**Task A**
Could you reproduce every caption row in the list of pictures below, word for word, leaving out the picture markers themselves?

**Provided passage**
┄┄┄┄┄┄┄┄┄┄┄┄┄┄┄┄┄┄┄┄

Database Schema - Catafract

Overview

Catafract uses Azure Cosmos DB (SQL API) for persistent storage. The database name is catafract and contains four primary collections.

Collections

Users Collection

Stores user account information from Google OAuth. Container Name: users Partition Key: /email

Schema

interface User {
  id: string;                    // UUID (auto-generated)
  email: string;                 // From Google OAuth (partition key)
  name: string;                  // From Google OAuth
  image: string;                 // Profile picture URL
  createdAt: string;             // ISO 8601 timestamp
  isPro: boolean;                // Subscription status
  provider: string;              // Always "google"
  polarCustomerId?: string;      // Polar customer ID (if subscribed)
  subscriptionStatus?: string;   // "active" | "wont-renew" | "revoked"
}

Example Document

{
  "id": "550e8400-e29b-41d4-a716-446655440000",
  "email": "user@example.com",
  "name": "John Doe",
  "image": "https://lh3.googleusercontent.com/a/...",
  "createdAt": "2024-01-15T10:30:00.000Z",
  "isPro": false,
  "provider": "google"
}

Operations

Create: On first Google OAuth sign-in
Read: On session validation, user data fetch
Update: On subscription changes via Polar webhook

Projects Collection

Stores project metadata for organizing canvas workspaces. Container Name: projects Partition Key: /userId

Schema

interface Project {
  id: string;           // UUID
  userId: string;       // Reference to user (partition key)
  name: string;         // Project name
  createdDate: Date;    // Creation timestamp
}

Example Document

{
  "id": "7b2e8f45-a1c3-4d92-9f21-3b4e5f6a7c8d",
  "userId": "550e8400-e29b-41d4-a716-446655440000",
  "name": "My First Project",
  "createdDate": "2024-01-15T14:22:00.000Z"

┄┄┄┄┄┄┄┄┄┄┄┄┄┄┄┄┄┄┄┄

**Task B**
Could you transcribe the part of the schema page that opens with the words containing "Users Collection" and closes with "OAuth (partition key)"?

**Data extract**
┄┄┄┄┄┄┄┄┄┄┄┄┄┄┄┄┄┄┄┄

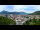 Webcam in Grenoble, 1.2 mi away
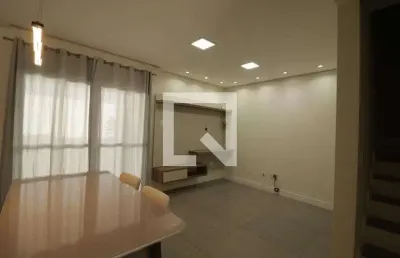 Casa para venda - tamoio, 3 quartos,  105 m² - jundiaí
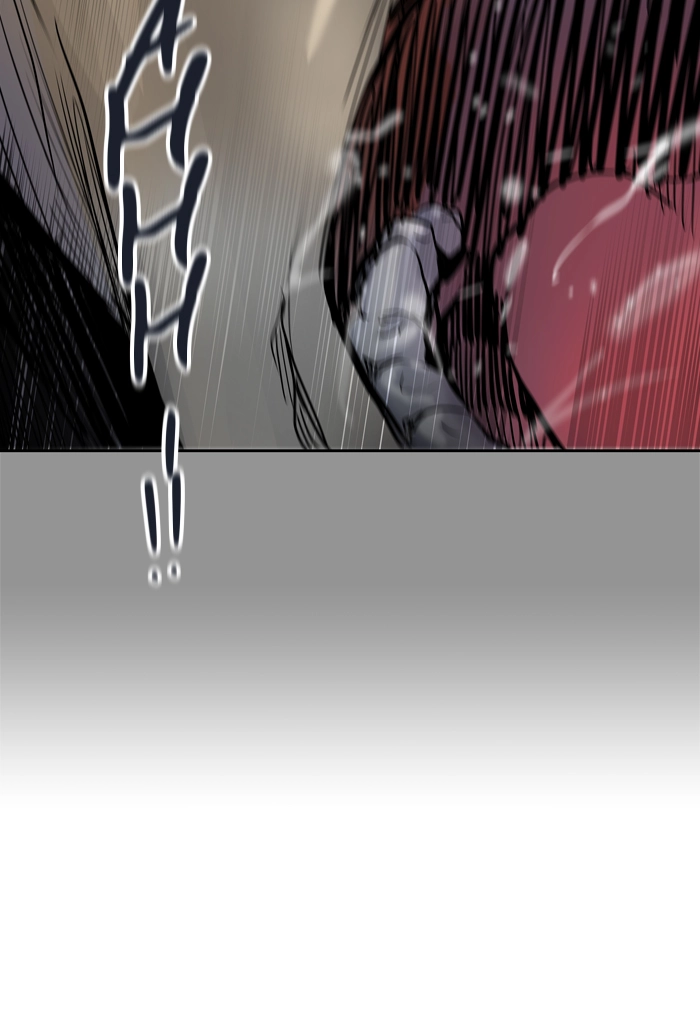 Tòa Tháp Bí Ẩn 2 Chapter 333 - 44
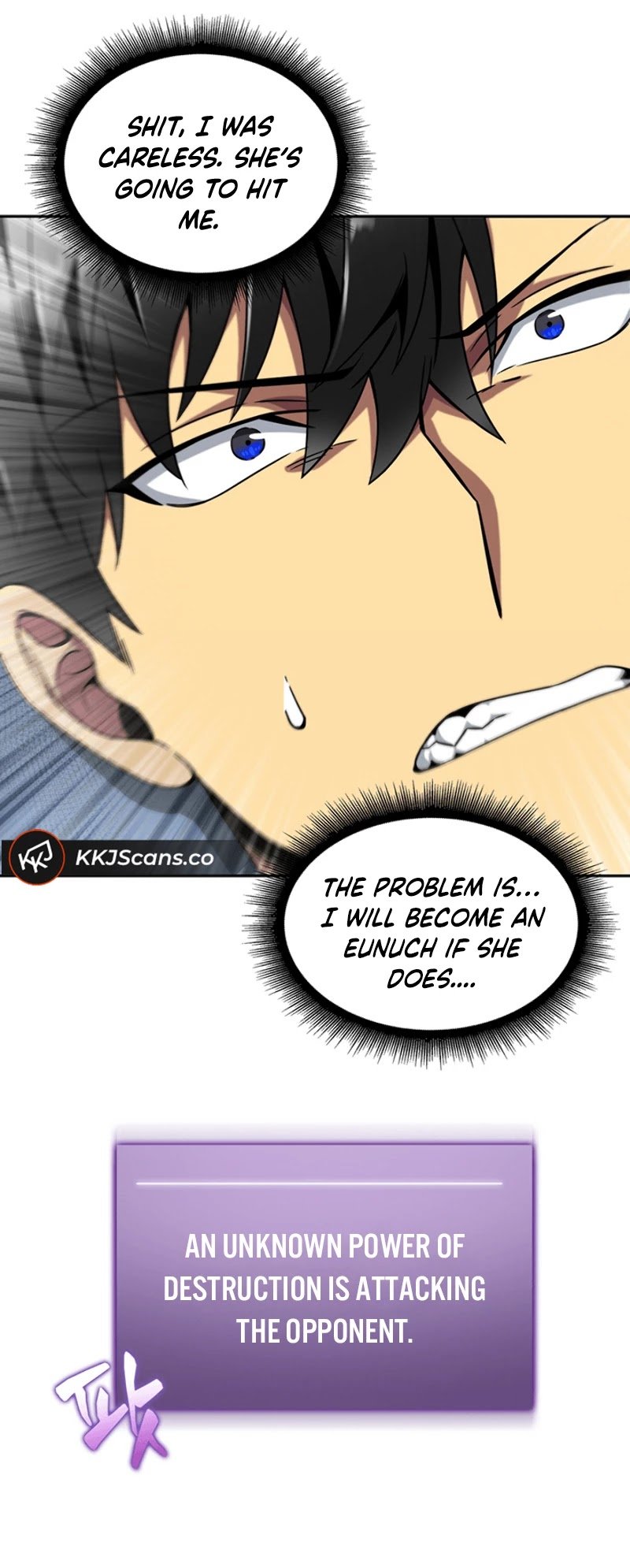 Chapter 79 - Image 10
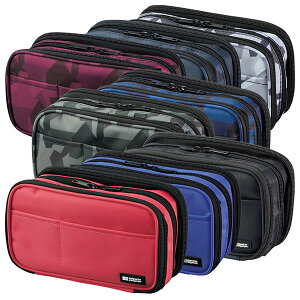 qgu yP[X ubN^Cv gviA-7556jyLIHIT LAB. yP[X obO |[`z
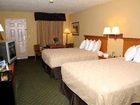 фото отеля Best Western Bradford Inn Swainsboro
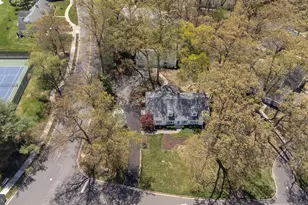 321 Sharon Way, Monroe Township, NJ 08831 - Photo 50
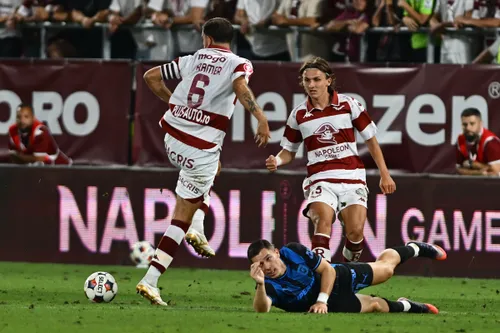 Rapid - U Craiova Foto Raed Krishan - GOLAZO.ro.jpg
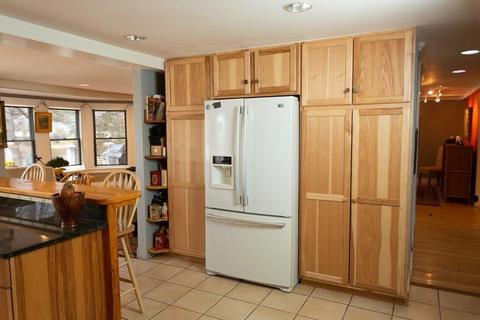 548 Washington St, Gloucester, MA 01930 photo 10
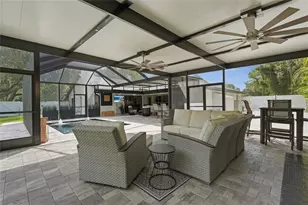 13622 11th Terrace E, Bradenton, FL 34212 - Photo 67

┄┄┄┄┄┄┄┄┄┄┄┄┄┄┄┄┄┄┄┄

**Task answer A**
 Webcam in Grenoble, 1.2 mi away
 Casa para venda - tamoio, 3 quartos,  105 m² - jundiaí
 Tòa Tháp Bí Ẩn 2 Chapter 333 - 44
 Chapter 79 - Image 10
 qgu yP[X ubN^Cv gviA-7556jyLIHIT LAB. yP[X obO |[`z
 фото отеля Best Western Bradford Inn Swainsboro
 321 Sharon Way, Monroe Township, NJ 08831 - Photo 50
 Rapid - U Craiova Foto Raed Krishan - GOLAZO.ro.jpg
 548 Washington St, Gloucester, MA 01930 photo 10
 13622 11th Terrace E, Bradenton, FL 34212 - Photo 67

**Task answer B**
Users Collection

Stores user account information from Google OAuth. Container Name: users Partition Key: /email

Schema

interface User {
  id: string;                    // UUID (auto-generated)
  email: string;                 // From Google OAuth (partition key)